Render the text of all the records below as a JSON list of strings, with one string for each line, omitting blank lines and leaving out the pictures.
-*-*-
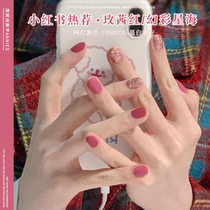Net red Rosehip Red Nail Polish Rubber Pop Explicit White pink Phantom Stars Sea Barbie Mercede special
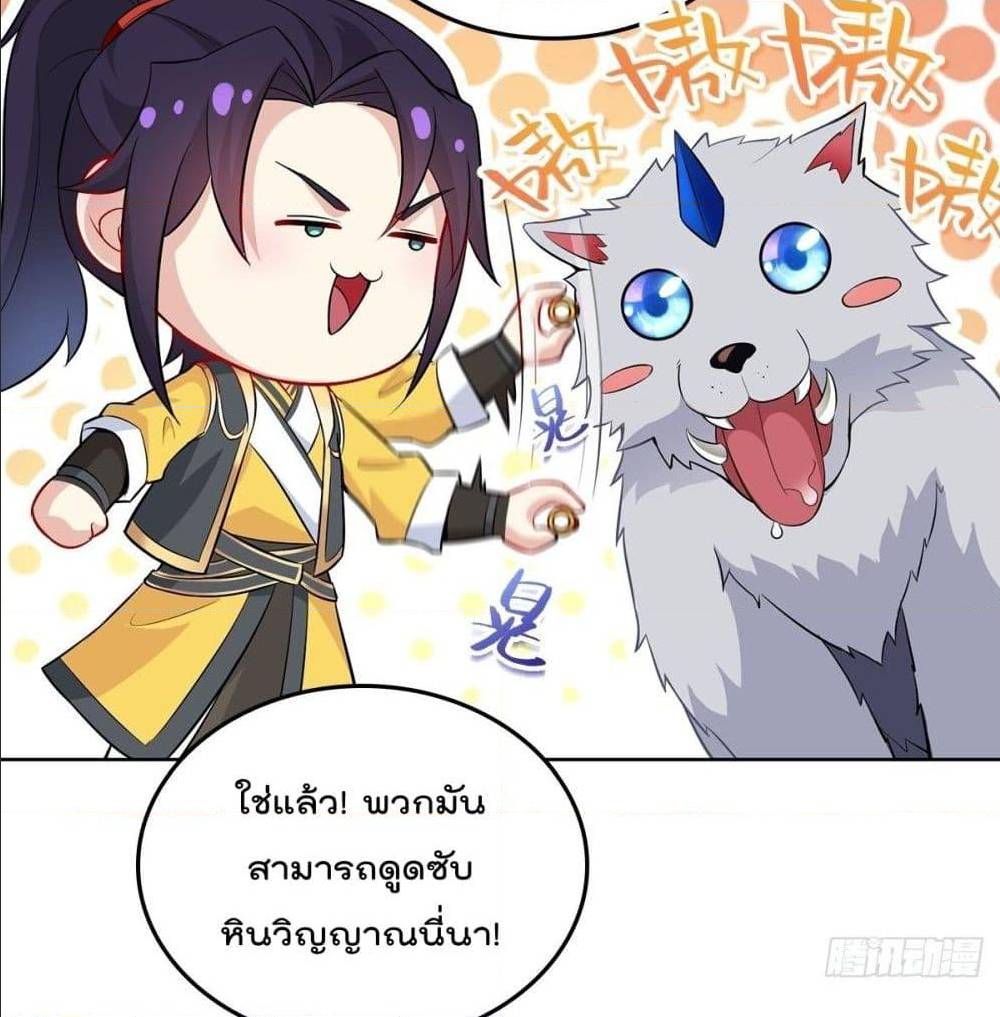 อ่านมังงะ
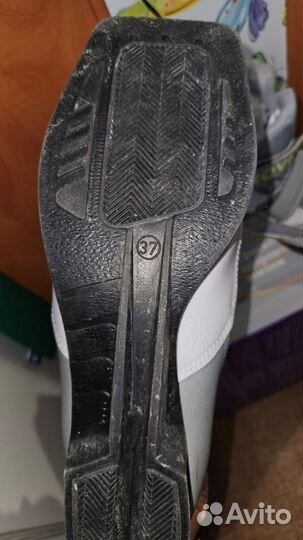 Лыжные ботинки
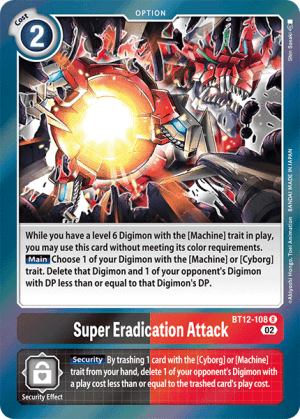Super Eradication Attack (Foil)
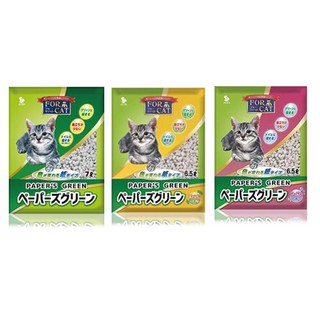 【單包/4包/6包組免運】日本FOR CAT-變色凝結紙貓砂(6.5L/7L包)三種香味可選 凝結力優 快速吸收=白喵=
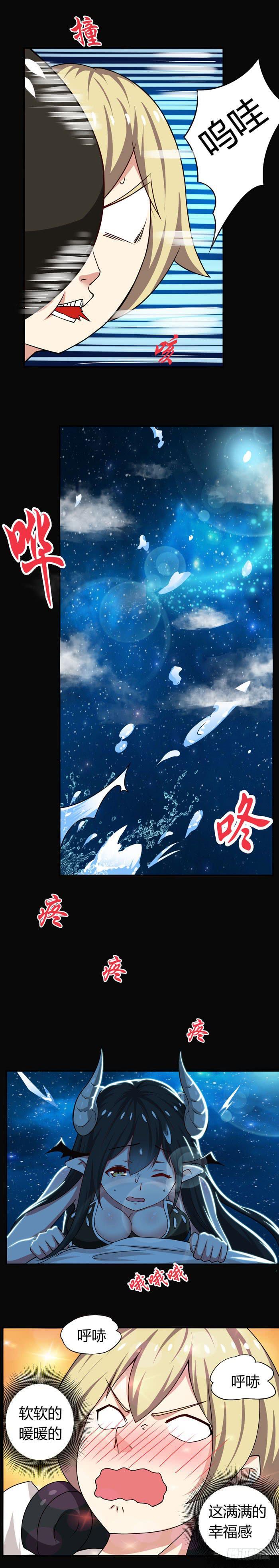 老娘杀了你10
-*-*-
_Answer box:_
[
  "Net red Rosehip Red Nail Polish Rubber Pop Explicit White pink Phantom Stars Sea Barbie Mercede special",
  " อ่านมังงะ",
  " Лыжные ботинки",
  "Super Eradication Attack (Foil)",
  " 【單包/4包/6包組免運】日本FOR CAT-變色凝結紙貓砂(6.5L/7L包)三種香味可選 凝結力優 快速吸收=白喵=",
  " 老娘杀了你10"
]